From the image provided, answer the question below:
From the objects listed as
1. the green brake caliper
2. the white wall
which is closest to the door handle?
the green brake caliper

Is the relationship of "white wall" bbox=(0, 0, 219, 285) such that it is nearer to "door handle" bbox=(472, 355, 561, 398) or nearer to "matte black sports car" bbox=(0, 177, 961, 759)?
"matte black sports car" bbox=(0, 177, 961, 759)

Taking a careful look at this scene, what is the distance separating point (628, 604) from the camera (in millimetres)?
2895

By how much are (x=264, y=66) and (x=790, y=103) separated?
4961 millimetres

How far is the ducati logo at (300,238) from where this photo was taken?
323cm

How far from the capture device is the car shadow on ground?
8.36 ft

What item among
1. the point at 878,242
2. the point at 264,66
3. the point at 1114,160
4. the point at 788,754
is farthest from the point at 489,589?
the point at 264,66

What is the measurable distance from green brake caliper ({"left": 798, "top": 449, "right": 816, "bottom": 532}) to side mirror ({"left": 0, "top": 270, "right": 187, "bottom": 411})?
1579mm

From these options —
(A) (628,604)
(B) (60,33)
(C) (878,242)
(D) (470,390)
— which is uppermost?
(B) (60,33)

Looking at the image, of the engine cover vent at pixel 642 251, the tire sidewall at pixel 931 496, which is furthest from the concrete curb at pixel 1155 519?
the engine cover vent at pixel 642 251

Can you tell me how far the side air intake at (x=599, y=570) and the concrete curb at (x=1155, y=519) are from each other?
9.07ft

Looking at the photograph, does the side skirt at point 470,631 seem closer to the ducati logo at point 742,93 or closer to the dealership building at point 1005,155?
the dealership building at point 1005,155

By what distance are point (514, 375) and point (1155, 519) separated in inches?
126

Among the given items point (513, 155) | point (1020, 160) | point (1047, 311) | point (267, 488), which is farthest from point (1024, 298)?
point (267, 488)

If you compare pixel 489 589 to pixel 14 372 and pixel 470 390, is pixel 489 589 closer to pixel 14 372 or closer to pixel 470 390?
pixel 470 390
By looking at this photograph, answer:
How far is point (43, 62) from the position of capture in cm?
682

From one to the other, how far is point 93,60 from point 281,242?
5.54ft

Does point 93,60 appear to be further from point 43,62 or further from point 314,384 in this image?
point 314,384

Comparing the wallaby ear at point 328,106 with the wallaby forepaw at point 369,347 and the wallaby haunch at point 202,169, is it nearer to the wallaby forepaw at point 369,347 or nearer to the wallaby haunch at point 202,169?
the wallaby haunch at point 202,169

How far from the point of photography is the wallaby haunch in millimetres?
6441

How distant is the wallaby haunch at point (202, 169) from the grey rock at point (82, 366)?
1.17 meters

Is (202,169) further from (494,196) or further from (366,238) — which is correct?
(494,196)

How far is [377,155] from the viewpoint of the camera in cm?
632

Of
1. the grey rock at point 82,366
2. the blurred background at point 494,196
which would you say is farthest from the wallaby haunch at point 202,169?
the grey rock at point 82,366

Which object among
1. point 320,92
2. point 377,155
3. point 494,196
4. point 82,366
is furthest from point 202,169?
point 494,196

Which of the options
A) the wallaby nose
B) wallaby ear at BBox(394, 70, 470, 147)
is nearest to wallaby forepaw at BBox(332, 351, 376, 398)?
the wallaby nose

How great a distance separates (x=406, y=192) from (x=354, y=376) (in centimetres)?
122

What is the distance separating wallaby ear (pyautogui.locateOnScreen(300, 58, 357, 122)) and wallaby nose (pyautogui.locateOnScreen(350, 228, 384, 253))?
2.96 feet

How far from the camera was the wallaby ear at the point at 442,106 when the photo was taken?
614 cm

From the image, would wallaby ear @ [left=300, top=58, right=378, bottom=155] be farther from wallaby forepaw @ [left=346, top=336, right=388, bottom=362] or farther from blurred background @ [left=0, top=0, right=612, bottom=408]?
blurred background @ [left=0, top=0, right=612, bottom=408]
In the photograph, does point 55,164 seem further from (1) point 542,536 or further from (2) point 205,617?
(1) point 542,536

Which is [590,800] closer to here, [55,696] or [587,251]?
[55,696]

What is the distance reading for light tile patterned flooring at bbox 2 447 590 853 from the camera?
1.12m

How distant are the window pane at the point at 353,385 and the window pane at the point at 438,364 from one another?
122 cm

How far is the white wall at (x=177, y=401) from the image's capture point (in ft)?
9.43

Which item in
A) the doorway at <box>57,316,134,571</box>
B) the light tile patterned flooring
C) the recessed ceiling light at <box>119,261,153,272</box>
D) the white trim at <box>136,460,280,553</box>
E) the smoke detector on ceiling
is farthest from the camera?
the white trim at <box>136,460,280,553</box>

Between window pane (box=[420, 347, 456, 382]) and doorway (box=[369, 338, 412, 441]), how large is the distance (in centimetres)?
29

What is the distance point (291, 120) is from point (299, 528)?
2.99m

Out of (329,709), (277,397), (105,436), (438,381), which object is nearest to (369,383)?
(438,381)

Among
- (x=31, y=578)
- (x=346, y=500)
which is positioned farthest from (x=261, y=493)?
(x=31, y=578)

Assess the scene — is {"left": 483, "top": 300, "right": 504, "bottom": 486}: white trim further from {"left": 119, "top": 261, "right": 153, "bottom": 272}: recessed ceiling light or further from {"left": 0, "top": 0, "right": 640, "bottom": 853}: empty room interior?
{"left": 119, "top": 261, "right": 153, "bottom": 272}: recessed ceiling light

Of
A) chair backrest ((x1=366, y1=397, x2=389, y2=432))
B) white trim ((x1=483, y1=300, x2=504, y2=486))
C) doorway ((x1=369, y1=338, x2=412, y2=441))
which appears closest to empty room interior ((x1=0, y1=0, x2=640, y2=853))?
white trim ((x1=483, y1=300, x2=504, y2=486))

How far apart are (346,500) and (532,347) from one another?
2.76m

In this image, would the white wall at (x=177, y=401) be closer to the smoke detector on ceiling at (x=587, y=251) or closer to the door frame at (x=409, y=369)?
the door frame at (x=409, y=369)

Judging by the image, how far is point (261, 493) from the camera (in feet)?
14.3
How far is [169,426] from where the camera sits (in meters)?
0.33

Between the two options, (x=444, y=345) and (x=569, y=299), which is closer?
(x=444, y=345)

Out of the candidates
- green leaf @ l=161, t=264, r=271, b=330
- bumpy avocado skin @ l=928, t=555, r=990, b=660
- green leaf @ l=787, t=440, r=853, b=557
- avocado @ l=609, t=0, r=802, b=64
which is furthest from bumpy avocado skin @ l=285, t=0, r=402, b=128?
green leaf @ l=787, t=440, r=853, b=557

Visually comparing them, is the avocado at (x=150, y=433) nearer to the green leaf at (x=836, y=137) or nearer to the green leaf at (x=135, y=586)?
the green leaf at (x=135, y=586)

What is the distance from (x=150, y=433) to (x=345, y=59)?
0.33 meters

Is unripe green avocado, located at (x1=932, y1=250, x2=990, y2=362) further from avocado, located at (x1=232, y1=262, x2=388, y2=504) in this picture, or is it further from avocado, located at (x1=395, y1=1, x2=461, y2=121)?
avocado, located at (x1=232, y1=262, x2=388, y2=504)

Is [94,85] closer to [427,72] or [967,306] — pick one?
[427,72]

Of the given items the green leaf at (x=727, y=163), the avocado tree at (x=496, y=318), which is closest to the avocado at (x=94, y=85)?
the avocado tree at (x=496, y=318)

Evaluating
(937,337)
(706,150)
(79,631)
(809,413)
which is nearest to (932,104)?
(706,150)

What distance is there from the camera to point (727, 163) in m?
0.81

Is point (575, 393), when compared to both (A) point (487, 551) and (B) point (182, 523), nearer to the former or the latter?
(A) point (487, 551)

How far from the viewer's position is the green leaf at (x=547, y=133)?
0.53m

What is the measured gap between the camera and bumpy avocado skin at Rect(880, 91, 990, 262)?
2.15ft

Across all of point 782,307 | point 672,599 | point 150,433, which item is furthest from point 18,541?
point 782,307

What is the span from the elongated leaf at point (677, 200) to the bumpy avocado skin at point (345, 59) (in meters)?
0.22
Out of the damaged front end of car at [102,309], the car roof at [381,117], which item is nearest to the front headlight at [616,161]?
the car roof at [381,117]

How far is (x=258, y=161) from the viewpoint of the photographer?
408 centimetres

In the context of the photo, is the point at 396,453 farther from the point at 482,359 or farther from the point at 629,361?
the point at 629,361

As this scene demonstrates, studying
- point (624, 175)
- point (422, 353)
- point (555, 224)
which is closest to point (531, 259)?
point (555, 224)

........

### Required task
All lines from the one containing "Visually comparing them, is" through the end of the records, both ends included, are to be quoted exactly; please add nothing else.

### Written response
Visually comparing them, is the avocado at (x=150, y=433) nearer to the green leaf at (x=836, y=137) or nearer to the green leaf at (x=135, y=586)?
the green leaf at (x=135, y=586)

What is the distance from (x=150, y=433) to (x=345, y=59)?
0.33 meters

Is unripe green avocado, located at (x1=932, y1=250, x2=990, y2=362) further from avocado, located at (x1=232, y1=262, x2=388, y2=504) in this picture, or is it further from avocado, located at (x1=395, y1=1, x2=461, y2=121)?
avocado, located at (x1=232, y1=262, x2=388, y2=504)

Is [94,85] closer to [427,72] or [967,306] — pick one?
[427,72]

Of the given items the green leaf at (x=727, y=163), the avocado tree at (x=496, y=318), which is closest to the avocado at (x=94, y=85)?
the avocado tree at (x=496, y=318)

Evaluating
(937,337)
(706,150)
(79,631)
(809,413)
which is nearest to (932,104)?
(706,150)

What distance is there from the camera to point (727, 163) in m?
0.81

Is point (575, 393), when compared to both (A) point (487, 551) and (B) point (182, 523), nearer to the former or the latter?
(A) point (487, 551)

How far from the viewer's position is the green leaf at (x=547, y=133)?
0.53m

What is the measured gap between the camera and bumpy avocado skin at Rect(880, 91, 990, 262)?
2.15ft

Across all of point 782,307 | point 672,599 | point 150,433, which item is furthest from point 18,541?
point 782,307

What is the span from the elongated leaf at point (677, 200) to the bumpy avocado skin at point (345, 59) (in meters)?
0.22
Out of the damaged front end of car at [102,309], the car roof at [381,117], which item is nearest to the front headlight at [616,161]?
the car roof at [381,117]

How far is (x=258, y=161) from the viewpoint of the photographer?
408 centimetres

In the context of the photo, is the point at 396,453 farther from the point at 482,359 or farther from the point at 629,361?
the point at 629,361

As this scene demonstrates, studying
- point (624, 175)
- point (422, 353)
- point (555, 224)
which is closest to point (531, 259)?
point (555, 224)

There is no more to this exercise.